他沒有帶武器,兩眼深陷,臉色嚇人。他的動作很慢,仿佛處於大病之中,他盯著我,他的眼光一直隨著我的走近而移動。

“跟我來。”他平靜地說道。

“你是誰?”

“鷹羽。”

聽到這兩個字的時候我是有些開心也有些臉紅的,實際上我一直以為鷹羽霞已不在人世。

到了八一飯店的時候,我們沒有像以往一樣乘公交,有輛蘭博基尼在等我們。

雖然鷹羽霞是我的半個老師,但是我看到森嚴的景象,不覺有些底虛。

我想人與人的差距真是太大了,有人覺得能傍上政府就是畢生的偉業,有人是一呼百應的權威,有人要在大冬天迎著冷風出賣苦力忍受煎熬,有的人都年近三十了還在學校混日子,有的人從生到死都沒人在意他,有的人說一句話能讓幾百萬人拿著刀互相往死裏砍。

當你抱著一個極其可愛的女嬰,你不知道她將來是會做一個殺人不眨眼的女皇,還是會做一個千人騎萬人跨的妓女。

我們見麵的時候周圍還有幾個看著像保姆的男子,我想這些人本來以為我是個有身份的人,我要在這時說錯話便暴漏身份,於是我盡量不說話。

後來又來了個人,大約說一個什麼老李不是東西,要鷹羽霞好好治治他,鷹羽霞點頭稱是,也說老李人性壞,不是個玩意。

不一會那個老李來了,我想你這孫子來的可真是時候,看鷹羽霞不給你一頓臭罵。

過了片刻那人來了,那人說要給鷹羽霞當牛做馬,我想這可是純粹瞎說。

做馬我沒見過,當牛我可是見多了。牛的主人以及其微小的代價讓牛當苦力,還要把它閹掉,幹活的時候不管多累多痛都不能歇息,隻能硬熬,這是年輕時候。

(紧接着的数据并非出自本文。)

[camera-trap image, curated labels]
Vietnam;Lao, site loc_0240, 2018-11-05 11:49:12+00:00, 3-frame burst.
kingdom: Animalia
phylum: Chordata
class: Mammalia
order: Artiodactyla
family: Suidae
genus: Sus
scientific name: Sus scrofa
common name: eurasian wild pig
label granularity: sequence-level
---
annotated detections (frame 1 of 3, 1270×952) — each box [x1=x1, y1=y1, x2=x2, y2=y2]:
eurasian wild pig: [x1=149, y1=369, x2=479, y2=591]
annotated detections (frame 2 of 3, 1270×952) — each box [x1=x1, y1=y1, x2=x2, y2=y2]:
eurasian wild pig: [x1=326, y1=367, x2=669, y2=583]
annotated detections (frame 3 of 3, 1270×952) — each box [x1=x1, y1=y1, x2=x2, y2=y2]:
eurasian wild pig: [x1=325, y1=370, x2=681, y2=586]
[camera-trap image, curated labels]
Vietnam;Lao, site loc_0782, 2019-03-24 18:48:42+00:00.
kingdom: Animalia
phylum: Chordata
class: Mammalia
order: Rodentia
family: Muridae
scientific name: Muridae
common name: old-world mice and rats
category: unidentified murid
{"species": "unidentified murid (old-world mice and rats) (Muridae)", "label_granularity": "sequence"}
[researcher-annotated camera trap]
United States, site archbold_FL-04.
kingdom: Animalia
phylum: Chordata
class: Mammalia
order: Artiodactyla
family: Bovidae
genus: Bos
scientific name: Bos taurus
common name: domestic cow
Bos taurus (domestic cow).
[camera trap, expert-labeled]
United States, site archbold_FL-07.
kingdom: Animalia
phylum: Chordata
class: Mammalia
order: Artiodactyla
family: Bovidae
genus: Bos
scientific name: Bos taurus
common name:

等他老了主人便把他的繩子交給另一個人,小牛可能會不跟著生人走,但是牛一旦活到這把年紀就會無比順從,一直跟著那人走,什麼也不問。等看見前麵的屠宰場有人在殺牛,他依舊跟著走進去,而絲毫不知道自己一輩子拚命幹活,也沒做錯什麼事,為什麼主人還要殺他。

進了屠宰場他就不在吃到東西,要餓的肚子完全空掉,他一直餓到腿不能支撐自己的身體,臥在又髒又臭的牛糞上,如果下雨,他就在那淋著雨,連呻吟的力氣都沒有。等他餓夠了,就被人剝皮吃肉,這就是牛。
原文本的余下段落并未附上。